§ **Work required**
Exact reproduction is needed for the lines from the one with "scientific name: Arvicolinae" to the end of the listing below, and for no other lines.

* * * * *

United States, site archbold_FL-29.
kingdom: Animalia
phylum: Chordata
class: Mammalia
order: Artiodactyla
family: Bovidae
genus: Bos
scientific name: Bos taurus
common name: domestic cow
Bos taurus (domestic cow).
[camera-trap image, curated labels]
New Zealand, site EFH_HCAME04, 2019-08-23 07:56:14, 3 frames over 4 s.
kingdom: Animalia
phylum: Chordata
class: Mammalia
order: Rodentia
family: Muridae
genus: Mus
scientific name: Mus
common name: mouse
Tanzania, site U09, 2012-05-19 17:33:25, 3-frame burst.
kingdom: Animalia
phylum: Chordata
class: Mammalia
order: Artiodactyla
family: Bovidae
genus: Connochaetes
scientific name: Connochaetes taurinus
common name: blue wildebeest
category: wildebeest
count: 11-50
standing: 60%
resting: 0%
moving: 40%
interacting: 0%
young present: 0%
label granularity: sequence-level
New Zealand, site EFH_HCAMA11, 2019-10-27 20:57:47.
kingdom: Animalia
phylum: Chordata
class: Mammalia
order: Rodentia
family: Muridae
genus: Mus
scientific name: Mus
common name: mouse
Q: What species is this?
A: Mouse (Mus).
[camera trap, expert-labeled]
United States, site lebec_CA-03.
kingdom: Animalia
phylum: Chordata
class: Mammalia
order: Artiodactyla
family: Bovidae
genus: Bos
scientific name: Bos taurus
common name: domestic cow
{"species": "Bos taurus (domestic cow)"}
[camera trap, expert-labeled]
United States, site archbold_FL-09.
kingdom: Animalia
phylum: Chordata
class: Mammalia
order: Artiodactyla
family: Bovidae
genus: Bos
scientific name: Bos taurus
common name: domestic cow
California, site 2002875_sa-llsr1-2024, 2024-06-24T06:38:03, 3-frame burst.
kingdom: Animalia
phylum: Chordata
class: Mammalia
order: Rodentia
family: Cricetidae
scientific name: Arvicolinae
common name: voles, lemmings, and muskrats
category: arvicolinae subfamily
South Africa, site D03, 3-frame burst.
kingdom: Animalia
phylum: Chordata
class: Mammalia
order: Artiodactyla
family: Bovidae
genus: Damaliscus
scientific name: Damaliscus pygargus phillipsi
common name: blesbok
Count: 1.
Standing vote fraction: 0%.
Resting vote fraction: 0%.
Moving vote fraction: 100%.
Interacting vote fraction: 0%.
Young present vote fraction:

* * * * *

§ **Written response**
scientific name: Arvicolinae
common name: voles, lemmings, and muskrats
category: arvicolinae subfamily
South Africa, site D03, 3-frame burst.
kingdom: Animalia
phylum: Chordata
class: Mammalia
order: Artiodactyla
family: Bovidae
genus: Damaliscus
scientific name: Damaliscus pygargus phillipsi
common name: blesbok
Count: 1.
Standing vote fraction: 0%.
Resting vote fraction: 0%.
Moving vote fraction: 100%.
Interacting vote fraction: 0%.
Young present vote fraction:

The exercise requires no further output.